Right, time is cracking on on Friday afternoon, so I’ll make this brief. After a splendid tasting by Suntory at TWE Vinopolis on Wednesday night I was rather disappointed that the 12 year-old Hibiki (which I’d tasted at Whisky Live and thought was excellent) hadn’t been shown. Imagine my delight when the stock turned up this afternoon .
Suntory Hibiki contains bourbon-aged malt from Hakushu, sherry casks from Yamazaki and grain whisky from the company’s Chita distillery. Intriguingly, a portion of the whiskies used have been aged in casks that used to hold Japanese plum liqueur (don’t know whether that’s for the malt or grain whiskies, though, or if it’s done after the blending).
Apparently the marriage is left to settle for four months before bottling. I also heard that there are only 200 cases of this for Europe on this run, with more not available until late autumn.

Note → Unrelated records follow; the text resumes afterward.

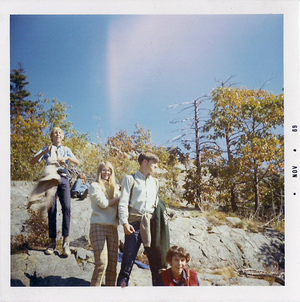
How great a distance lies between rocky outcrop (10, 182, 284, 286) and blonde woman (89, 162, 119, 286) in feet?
0.92

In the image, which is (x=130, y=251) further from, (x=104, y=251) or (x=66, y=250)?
(x=66, y=250)

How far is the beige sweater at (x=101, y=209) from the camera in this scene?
4.84 metres

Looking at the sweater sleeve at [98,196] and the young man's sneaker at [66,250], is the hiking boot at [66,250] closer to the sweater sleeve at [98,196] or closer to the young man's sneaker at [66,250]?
the young man's sneaker at [66,250]

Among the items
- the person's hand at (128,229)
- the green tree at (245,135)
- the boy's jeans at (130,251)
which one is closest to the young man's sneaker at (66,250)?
the boy's jeans at (130,251)

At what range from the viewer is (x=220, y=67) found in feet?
17.8

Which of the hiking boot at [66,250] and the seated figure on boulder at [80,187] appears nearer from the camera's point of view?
the hiking boot at [66,250]

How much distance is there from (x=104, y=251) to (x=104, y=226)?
1.05ft

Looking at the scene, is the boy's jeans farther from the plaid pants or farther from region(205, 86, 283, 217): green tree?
region(205, 86, 283, 217): green tree

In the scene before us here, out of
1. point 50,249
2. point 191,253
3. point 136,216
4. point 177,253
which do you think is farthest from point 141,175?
point 50,249

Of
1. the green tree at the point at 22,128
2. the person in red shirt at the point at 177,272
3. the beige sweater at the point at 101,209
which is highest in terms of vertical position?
the green tree at the point at 22,128

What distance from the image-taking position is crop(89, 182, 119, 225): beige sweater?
4840mm

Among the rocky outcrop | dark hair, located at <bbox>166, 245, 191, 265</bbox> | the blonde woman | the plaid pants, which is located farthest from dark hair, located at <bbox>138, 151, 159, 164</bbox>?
dark hair, located at <bbox>166, 245, 191, 265</bbox>
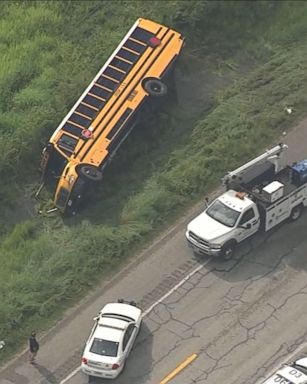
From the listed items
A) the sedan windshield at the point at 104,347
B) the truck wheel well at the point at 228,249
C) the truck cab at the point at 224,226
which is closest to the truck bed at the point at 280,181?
the truck cab at the point at 224,226

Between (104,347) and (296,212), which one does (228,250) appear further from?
(104,347)

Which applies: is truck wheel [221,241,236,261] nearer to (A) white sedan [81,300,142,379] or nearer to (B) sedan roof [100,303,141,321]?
(B) sedan roof [100,303,141,321]

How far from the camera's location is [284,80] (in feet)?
135

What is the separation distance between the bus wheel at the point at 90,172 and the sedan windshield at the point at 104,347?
8.78 m

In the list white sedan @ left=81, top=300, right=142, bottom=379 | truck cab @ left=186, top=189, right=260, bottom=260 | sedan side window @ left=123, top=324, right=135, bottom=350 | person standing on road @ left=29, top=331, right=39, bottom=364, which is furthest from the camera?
truck cab @ left=186, top=189, right=260, bottom=260

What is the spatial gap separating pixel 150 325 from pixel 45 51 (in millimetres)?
18650

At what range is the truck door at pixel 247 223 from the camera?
105ft

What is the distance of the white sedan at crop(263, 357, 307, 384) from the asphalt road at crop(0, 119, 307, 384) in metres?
1.27

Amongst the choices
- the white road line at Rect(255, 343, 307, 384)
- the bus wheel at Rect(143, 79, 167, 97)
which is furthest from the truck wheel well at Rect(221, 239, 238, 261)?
the bus wheel at Rect(143, 79, 167, 97)

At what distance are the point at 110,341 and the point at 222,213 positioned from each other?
714 cm

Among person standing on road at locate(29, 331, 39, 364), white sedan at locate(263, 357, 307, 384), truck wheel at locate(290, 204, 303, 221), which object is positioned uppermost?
truck wheel at locate(290, 204, 303, 221)

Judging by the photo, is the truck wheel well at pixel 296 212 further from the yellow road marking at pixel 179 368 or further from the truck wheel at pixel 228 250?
the yellow road marking at pixel 179 368

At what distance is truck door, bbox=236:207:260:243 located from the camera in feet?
105

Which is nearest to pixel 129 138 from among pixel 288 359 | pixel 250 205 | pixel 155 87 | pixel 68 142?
pixel 155 87
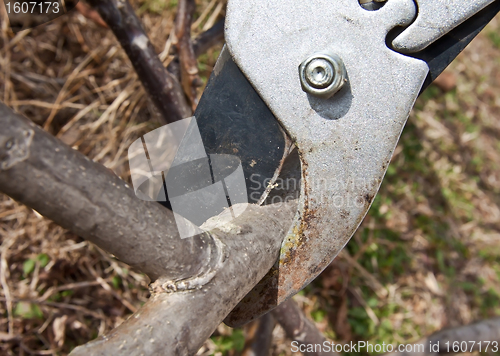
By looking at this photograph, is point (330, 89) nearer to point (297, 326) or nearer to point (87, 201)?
point (87, 201)

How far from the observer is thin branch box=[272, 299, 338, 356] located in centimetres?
160

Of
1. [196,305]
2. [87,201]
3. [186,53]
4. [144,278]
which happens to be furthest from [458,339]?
[87,201]

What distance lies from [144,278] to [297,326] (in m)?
0.79

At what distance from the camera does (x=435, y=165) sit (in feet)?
9.18

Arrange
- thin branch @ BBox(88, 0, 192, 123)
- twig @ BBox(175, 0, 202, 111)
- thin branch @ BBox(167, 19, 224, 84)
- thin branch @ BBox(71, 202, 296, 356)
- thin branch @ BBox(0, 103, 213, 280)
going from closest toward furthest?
thin branch @ BBox(0, 103, 213, 280) < thin branch @ BBox(71, 202, 296, 356) < thin branch @ BBox(88, 0, 192, 123) < twig @ BBox(175, 0, 202, 111) < thin branch @ BBox(167, 19, 224, 84)

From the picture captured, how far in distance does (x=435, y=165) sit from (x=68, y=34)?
2.56 metres

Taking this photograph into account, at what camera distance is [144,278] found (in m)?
1.94

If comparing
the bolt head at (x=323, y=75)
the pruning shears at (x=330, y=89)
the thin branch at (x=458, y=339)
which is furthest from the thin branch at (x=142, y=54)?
the thin branch at (x=458, y=339)

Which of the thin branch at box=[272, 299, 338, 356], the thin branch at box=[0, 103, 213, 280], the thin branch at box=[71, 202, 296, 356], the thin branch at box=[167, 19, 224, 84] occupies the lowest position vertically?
the thin branch at box=[272, 299, 338, 356]

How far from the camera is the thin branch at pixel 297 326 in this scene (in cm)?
160

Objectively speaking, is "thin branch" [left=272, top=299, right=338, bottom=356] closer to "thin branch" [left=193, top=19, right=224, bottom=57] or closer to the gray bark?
the gray bark

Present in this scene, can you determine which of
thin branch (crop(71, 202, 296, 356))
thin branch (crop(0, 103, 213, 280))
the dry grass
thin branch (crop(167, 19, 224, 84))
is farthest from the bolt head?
the dry grass

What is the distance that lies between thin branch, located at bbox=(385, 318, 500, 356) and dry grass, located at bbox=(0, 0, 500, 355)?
0.34m

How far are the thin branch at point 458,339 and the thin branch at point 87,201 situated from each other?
61.2 inches
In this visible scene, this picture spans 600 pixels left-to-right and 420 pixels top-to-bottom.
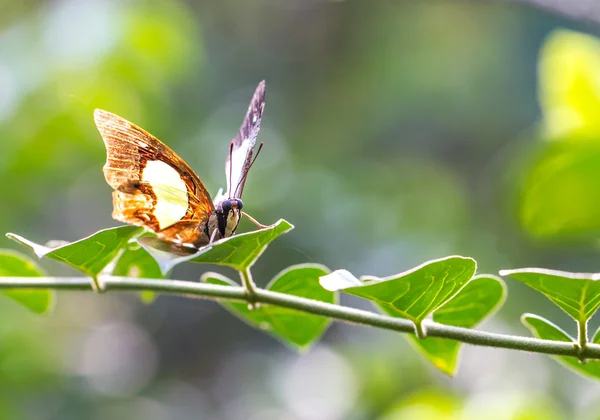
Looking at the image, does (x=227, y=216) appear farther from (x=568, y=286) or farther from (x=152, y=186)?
(x=568, y=286)

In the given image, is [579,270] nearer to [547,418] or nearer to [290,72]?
[547,418]

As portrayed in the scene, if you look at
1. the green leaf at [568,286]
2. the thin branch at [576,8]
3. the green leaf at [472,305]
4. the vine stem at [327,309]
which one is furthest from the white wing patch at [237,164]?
the thin branch at [576,8]

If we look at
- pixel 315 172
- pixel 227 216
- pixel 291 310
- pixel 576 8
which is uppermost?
pixel 576 8

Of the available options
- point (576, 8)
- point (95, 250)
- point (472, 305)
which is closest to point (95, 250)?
point (95, 250)

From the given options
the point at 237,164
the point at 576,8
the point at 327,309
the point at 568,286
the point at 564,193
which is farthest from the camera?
the point at 576,8

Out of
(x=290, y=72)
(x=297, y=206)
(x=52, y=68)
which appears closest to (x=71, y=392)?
(x=297, y=206)

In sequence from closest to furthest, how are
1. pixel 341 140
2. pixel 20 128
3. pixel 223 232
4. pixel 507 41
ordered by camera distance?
pixel 223 232, pixel 20 128, pixel 341 140, pixel 507 41
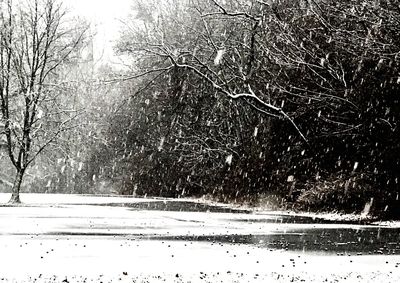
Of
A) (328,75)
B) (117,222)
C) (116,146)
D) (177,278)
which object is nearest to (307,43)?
(328,75)


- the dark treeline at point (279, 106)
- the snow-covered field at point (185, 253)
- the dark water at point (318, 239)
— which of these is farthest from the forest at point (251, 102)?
the snow-covered field at point (185, 253)

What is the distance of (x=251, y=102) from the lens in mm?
33688

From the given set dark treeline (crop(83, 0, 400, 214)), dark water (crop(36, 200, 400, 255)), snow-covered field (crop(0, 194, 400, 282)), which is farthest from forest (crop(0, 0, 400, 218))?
snow-covered field (crop(0, 194, 400, 282))

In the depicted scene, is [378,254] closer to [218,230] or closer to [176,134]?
[218,230]

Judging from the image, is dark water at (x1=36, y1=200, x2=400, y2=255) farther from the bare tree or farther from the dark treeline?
the bare tree

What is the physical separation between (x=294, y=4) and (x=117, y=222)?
568 inches

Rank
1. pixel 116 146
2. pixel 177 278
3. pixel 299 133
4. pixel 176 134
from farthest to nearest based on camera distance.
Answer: pixel 116 146, pixel 176 134, pixel 299 133, pixel 177 278

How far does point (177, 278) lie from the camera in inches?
352

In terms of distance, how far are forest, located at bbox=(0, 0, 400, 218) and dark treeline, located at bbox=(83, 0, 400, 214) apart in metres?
0.07

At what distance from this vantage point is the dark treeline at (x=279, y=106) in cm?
2300

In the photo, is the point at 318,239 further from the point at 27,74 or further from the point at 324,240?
the point at 27,74

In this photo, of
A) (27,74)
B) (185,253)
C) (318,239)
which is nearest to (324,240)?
(318,239)

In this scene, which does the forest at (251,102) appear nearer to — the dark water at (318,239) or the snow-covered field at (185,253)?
the dark water at (318,239)

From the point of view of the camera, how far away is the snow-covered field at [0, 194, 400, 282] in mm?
9242
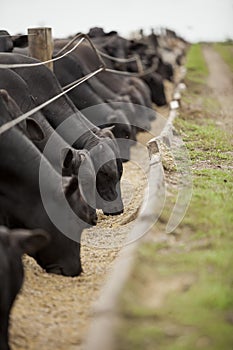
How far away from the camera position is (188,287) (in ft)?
14.0

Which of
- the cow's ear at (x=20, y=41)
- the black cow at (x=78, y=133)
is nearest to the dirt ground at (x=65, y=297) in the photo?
the black cow at (x=78, y=133)

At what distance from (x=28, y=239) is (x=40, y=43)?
15.6 feet

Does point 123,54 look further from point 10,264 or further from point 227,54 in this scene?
point 227,54

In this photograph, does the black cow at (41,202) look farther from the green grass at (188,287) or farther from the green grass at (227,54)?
the green grass at (227,54)

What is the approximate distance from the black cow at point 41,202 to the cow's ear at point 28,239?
0.87 meters

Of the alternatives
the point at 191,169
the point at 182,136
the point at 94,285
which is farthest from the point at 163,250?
the point at 182,136

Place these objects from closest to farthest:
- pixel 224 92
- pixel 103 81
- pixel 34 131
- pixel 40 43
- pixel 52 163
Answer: pixel 34 131
pixel 52 163
pixel 40 43
pixel 103 81
pixel 224 92

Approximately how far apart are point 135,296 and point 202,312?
401mm

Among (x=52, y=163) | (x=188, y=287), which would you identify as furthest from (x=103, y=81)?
(x=188, y=287)

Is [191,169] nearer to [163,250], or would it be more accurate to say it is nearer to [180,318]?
[163,250]

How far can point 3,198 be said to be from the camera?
482 cm

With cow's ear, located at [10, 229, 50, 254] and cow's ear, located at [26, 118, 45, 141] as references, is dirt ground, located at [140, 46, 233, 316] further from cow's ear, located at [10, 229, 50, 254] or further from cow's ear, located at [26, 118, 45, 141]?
cow's ear, located at [26, 118, 45, 141]

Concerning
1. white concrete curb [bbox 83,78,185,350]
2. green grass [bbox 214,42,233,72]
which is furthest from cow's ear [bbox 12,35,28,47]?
green grass [bbox 214,42,233,72]

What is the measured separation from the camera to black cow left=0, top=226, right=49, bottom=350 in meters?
3.66
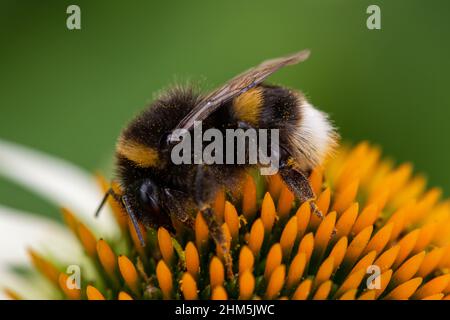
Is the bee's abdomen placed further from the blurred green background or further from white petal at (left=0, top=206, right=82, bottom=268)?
the blurred green background

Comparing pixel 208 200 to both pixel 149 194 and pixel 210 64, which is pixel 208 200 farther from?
pixel 210 64

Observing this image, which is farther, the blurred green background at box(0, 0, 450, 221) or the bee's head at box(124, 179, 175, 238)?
the blurred green background at box(0, 0, 450, 221)

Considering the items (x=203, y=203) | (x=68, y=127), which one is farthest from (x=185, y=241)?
(x=68, y=127)

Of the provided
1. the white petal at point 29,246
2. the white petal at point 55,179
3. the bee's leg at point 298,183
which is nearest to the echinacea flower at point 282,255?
the bee's leg at point 298,183

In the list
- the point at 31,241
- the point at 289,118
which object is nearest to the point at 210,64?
the point at 31,241

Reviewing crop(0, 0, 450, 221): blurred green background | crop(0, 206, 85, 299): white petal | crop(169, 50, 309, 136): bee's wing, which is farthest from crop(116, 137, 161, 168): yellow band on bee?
crop(0, 0, 450, 221): blurred green background

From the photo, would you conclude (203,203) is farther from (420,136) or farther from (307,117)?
(420,136)
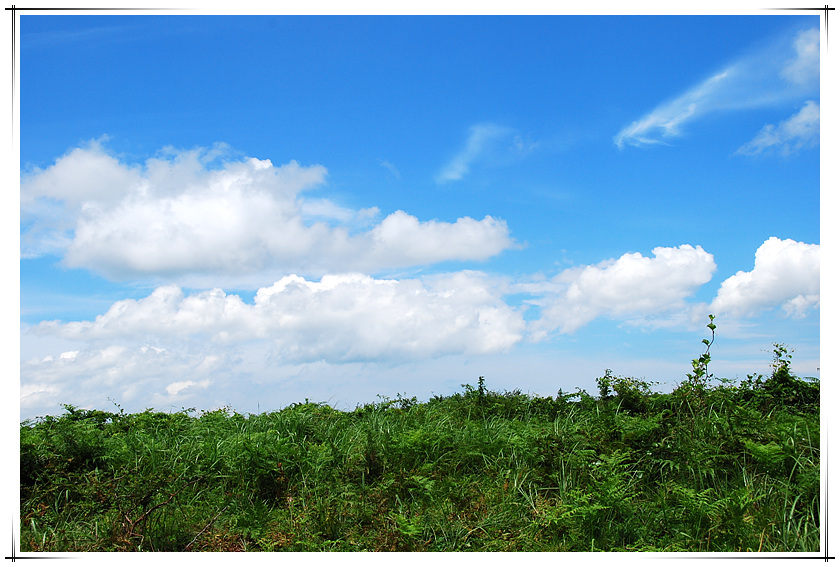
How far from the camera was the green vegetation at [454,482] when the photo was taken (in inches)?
181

Anyway, this has been eagerly anticipated amongst the faithful, and I thought I’d better make sure that my initial impressions from my sample at Whisky Live were correct. So here goes:
Suntory Hibiki 12 year old Blend, 43% ,70cl:
Colour: Aurulent (Gold-Coloured) or Melichrous (Honey-like). Maybe Luteous (Golden-yellow).
Nose: Very fruity, with ripe oranges, apple pie, marmalade and plums (would I have still got those plums if I didn’t know about the plum liqueur maturation? I’d like to hope so). Fresh honeysuckle and nougat aromas, sugared almonds, sponge cake, icing sugar. Expressive and exciting.
Palate: Smooth as a snooker ball, with delicious fresh grain, oak tannins and delicately sherried malt. Some clove, pepper and mixed peel as the sherry comes forward. The citrus is here as well, if slightly more tart like lemon or grapefruit.
Finish: Spices, apple peel and the last remnants of the finely-tuned grain. Nothing dominates, everything in place – the integration and balance are quite remarkable. The spices seem to build in intensity at the finale.
Comments: Slips down easier than a greased eel in an oilslick. This is tremendous. A hugely impressive feat of blending that proves, if there were any remaining doubt, that Japanese whisky can equal or beat anything produced in Scotland at this moment in time. Bravo.